Tips on how to load SafeTensors checkpoints throughout other frameworks
Because the AI ecosystem continues to conform, there are increasingly more techniques to outline gadget studying fashions, and much more techniques to save lots of the type weights that outcome from coaching and fine-tuning. On this rising set of alternatives, KerasHub permits you to mix ‘n match in style type architectures and their weights throughout other ML frameworks.
For instance, a well-liked position to load checkpoints from is the Hugging Face Hub. A lot of the ones type checkpoints have been created with the Hugging Face transformers
library within the SafeTensors structure. Irrespective of what ML framework used to be used to create the type checkpoint, the ones weights can also be loaded right into a KerasHub type, which lets you use your collection of framework (JAX, PyTorch, or TensorFlow) to run the type.
Sure, that implies you’ll be able to run a checkpoint from Mistral or Llama on JAX, and even load Gemma with PyTorch – it does not get any further versatile than that.
Let’s check out a few of these phrases in additional element, and discuss how this works in apply.
Style structure vs. type weights
When loading fashions, there are two distinct portions that we want: the type structure and the type weights (continuously known as “checkpoints”). Let’s outline every of those in additional element.
Once we say “type structure”, we’re regarding how the layers of the type are organized, and the operations that occur inside of them. In a different way to explain this could be to name it the “construction” of the type. We use Python frameworks like PyTorch, JAX, or Keras to precise type architectures.
Once we discuss “type weights”, we’re regarding the “parameters” of a type, or numbers in a type which might be modified over the direction of coaching. The precise values of those weights are what give a skilled type its traits.
“Checkpoints” are a snapshot of the values of the type weights at a selected level within the coaching. The standard checkpoint recordsdata which might be shared and broadly used are those the place the type has reached a in particular excellent coaching consequence. As the similar type structure is additional delicate with fine-tuning and different ways, further new checkpoint recordsdata are created. For instance, many builders have taken Google’s gemma-2-2b-it type and fine-tuned it with their very own datasets, and you’ll be able to see over 600 examples.
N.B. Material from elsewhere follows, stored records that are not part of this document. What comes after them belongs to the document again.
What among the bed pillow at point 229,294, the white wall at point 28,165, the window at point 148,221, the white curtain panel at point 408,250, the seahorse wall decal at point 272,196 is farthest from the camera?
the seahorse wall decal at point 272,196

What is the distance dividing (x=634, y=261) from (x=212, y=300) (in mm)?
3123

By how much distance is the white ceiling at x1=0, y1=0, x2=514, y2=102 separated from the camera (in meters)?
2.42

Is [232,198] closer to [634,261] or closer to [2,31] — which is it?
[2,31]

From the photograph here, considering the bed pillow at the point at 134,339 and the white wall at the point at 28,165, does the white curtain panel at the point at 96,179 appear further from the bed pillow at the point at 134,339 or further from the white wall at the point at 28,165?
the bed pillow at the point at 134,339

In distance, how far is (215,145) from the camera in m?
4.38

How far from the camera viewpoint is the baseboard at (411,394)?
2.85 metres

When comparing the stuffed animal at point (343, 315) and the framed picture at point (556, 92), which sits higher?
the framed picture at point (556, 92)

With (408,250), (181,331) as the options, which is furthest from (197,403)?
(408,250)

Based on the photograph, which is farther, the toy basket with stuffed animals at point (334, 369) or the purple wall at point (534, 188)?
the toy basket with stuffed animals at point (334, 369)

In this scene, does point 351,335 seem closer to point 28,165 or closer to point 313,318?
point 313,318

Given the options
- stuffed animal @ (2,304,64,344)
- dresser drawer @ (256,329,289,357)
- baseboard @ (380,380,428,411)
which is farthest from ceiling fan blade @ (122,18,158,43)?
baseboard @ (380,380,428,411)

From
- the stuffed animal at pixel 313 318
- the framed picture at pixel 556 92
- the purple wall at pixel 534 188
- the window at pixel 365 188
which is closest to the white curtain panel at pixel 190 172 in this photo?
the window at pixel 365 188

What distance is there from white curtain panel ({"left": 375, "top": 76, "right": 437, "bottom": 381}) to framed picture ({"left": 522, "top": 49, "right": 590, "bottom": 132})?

All of those fine-tuned fashions use the similar structure as the unique gemma-2-2b-it type, however their checkpoints have differing weights.
So there we’ve got it: the type structure is described with code, whilst type weights are skilled parameters, stored as checkpoint recordsdata. When we’ve got a type structure along side a suite of type weights (within the type of a checkpoint record), we create a functioning type that produces helpful outputs.
Sorry, your browser does not make stronger playback for this video
Other type weights can also be loaded into the similar type structure. Those other units of weights are stored as checkpoints.
Gear like Hugging Face’s transformers library and Google’s KerasHub library supply type architectures and the APIs you want to experiment with them. Examples of checkpoint repositories come with Hugging Face Hub and Kaggle Models.
You’ll be able to mix ‘n match type structure libraries together with your collection of checkpoint repositories. For instance, you’ll be able to load a checkpoint from Hugging Face Hub right into a JAX type structure and fine-tune it with KerasHub. For a unique process, it’s possible you’ll discover a checkpoint on Kaggle Fashions that is appropriate to your wishes. This pliability and separation manner you don’t seem to be boxed into one ecosystem.
What’s KerasHub?
So we’ve discussed KerasHub a couple of instances– let’s move into it in additional element.
KerasHub is a Python library that is helping make defining type architectures more straightforward. It incorporates a lot of the preferred and frequently used gadget studying fashions lately, and extra are being added always. As a result of it is according to Keras, KerasHub helps all 3 primary Python gadget studying libraries used lately: PyTorch, JAX, and TensorFlow. This implies you’ll be able to have type architectures outlined in whichever library you would like.
Moreover, since KerasHub helps the most typical checkpoint codecs, you’ll be able to simply load checkpoints from many checkpoint repositories. For instance, you’ll be able to to find masses of hundreds of checkpoints on Hugging Face and Kaggle to load into those type architectures.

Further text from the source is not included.